Exercise requirements: Express the text of the eight entries below as a JSON list of strings, one string per entry, leaving out the pictures.

Exercise materials:
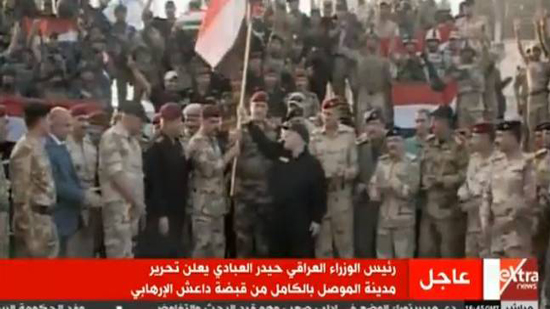 عاجل| رئيس وزراء العراق يعلن تحرير الموصل: سنبدأ مرحلة التطهير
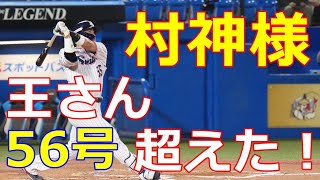 【村神様】ヤクルト村上宗隆最終戦で魅せた！日本人最多記録を更新の56号HR！長い球史にも残る8人目の3冠王も！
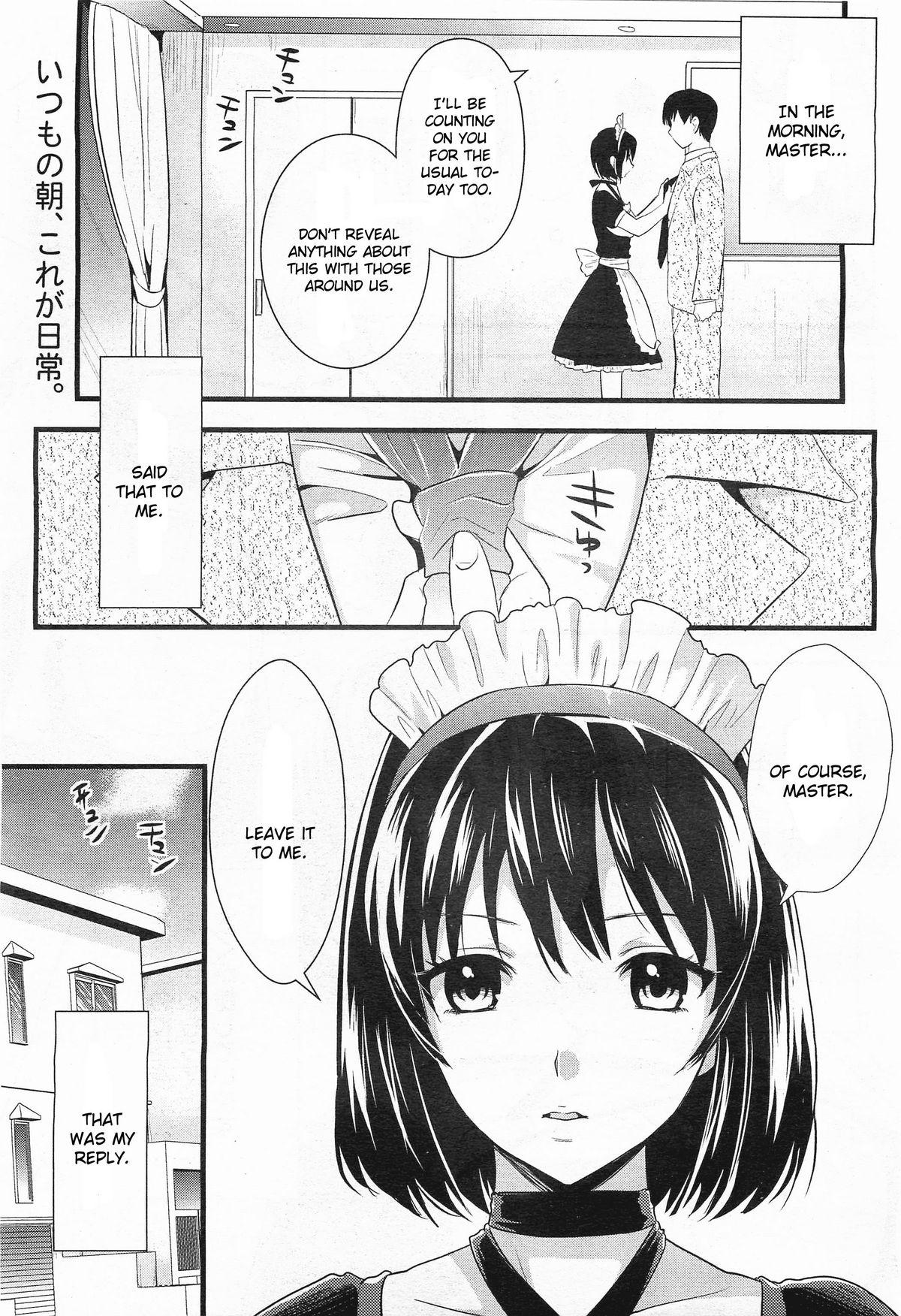 Spy Goshuujin-sama no Oose no Mamani Girlsfucking - Page 1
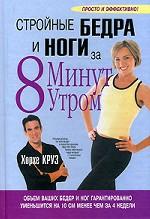 Стройные бедра и ноги за 8 минут утром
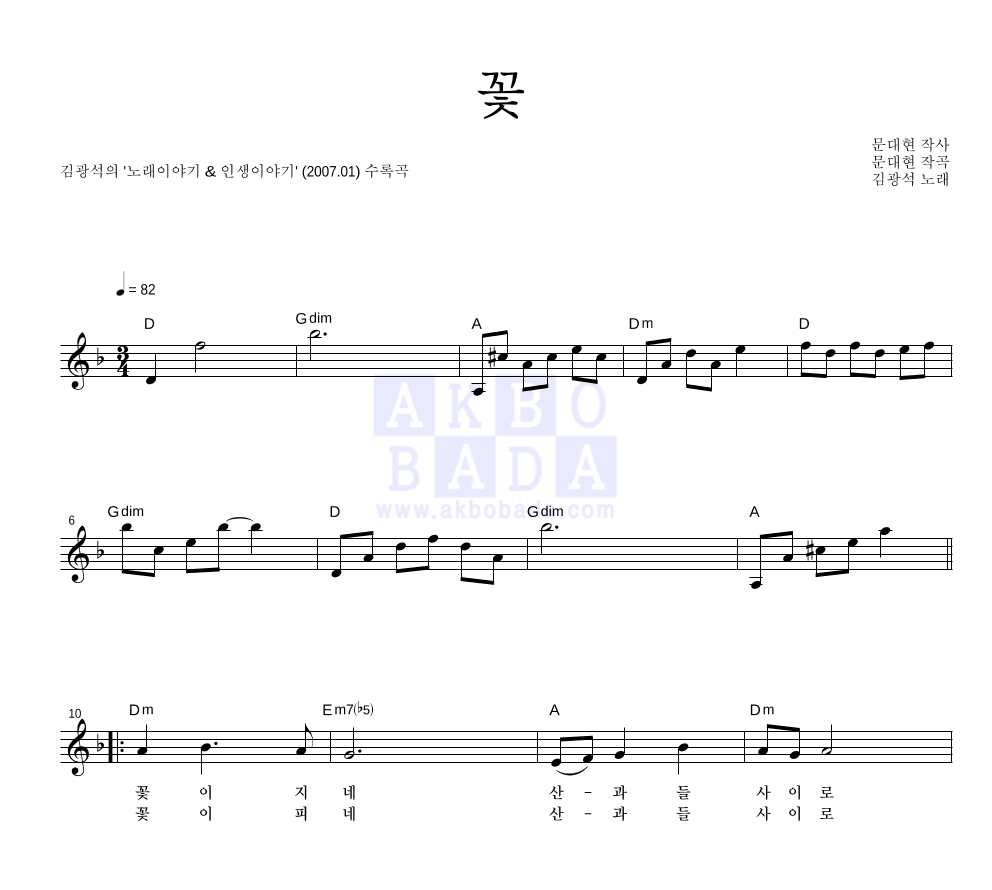 김광석 - 꽃 멜로디 악보 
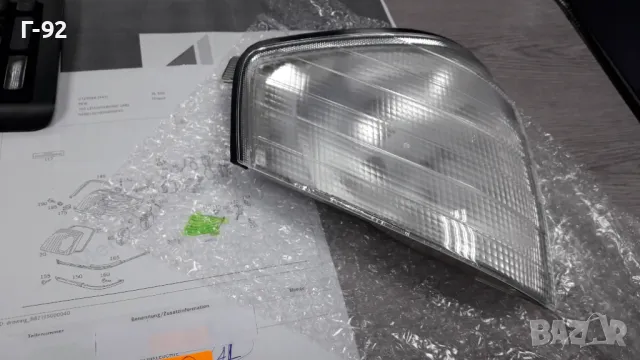 1315106917=A1298261043**НОВО**AL**MERCEDES-BENZ**W129/2**W129/3**МИГАЧ ДЕСЕН (БЯЛ)**, снимка 7 - Части - 48868784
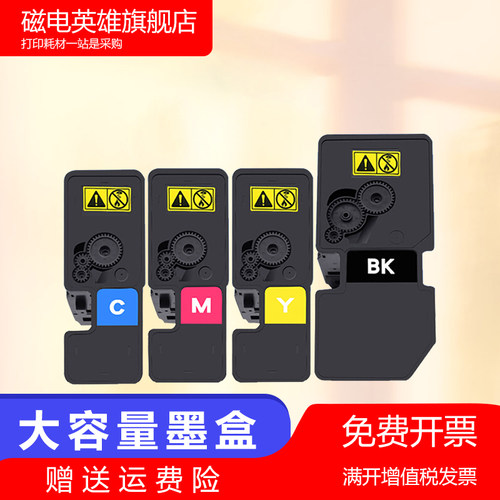 彩色激光打印机硒鼓碳粉盒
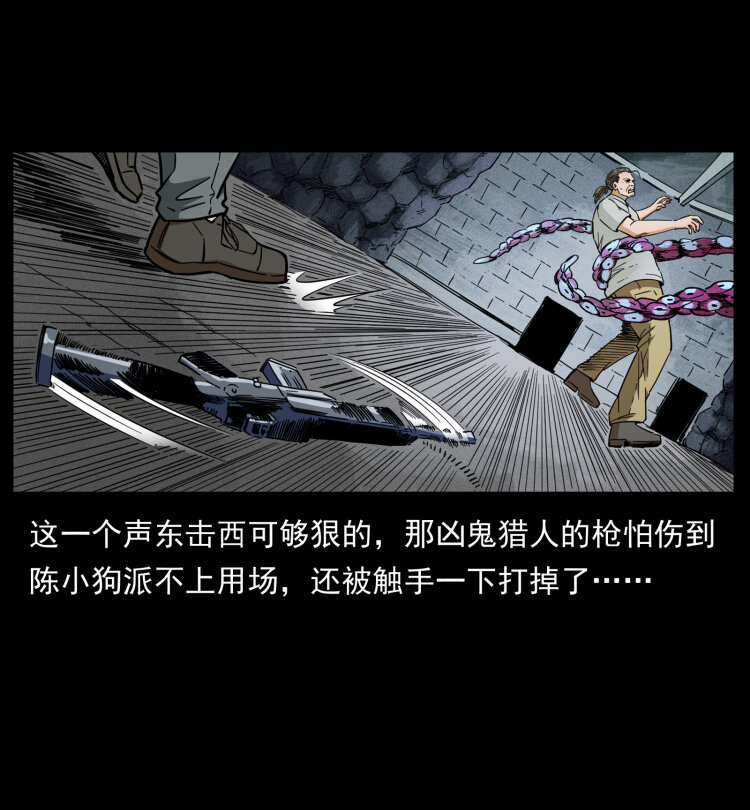 438 变异尸毒76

Your solution:
[
  " عاجل| رئيس وزراء العراق يعلن تحرير الموصل: سنبدأ مرحلة التطهير",
  " 【村神様】ヤクルト村上宗隆最終戦で魅せた！日本人最多記録を更新の56号HR！長い球史にも残る8人目の3冠王も！",
  " Spy Goshuujin-sama no Oose no Mamani Girlsfucking - Page 1",
  " Стройные бедра и ноги за 8 минут утром",
  " 김광석 - 꽃 멜로디 악보 ",
  " 1315106917=A1298261043**НОВО**AL**MERCEDES-BENZ**W129/2**W129/3**МИГАЧ ДЕСЕН (БЯЛ)**, снимка 7 - Части - 48868784",
  " 彩色激光打印机硒鼓碳粉盒",
  " 438 变异尸毒76"
]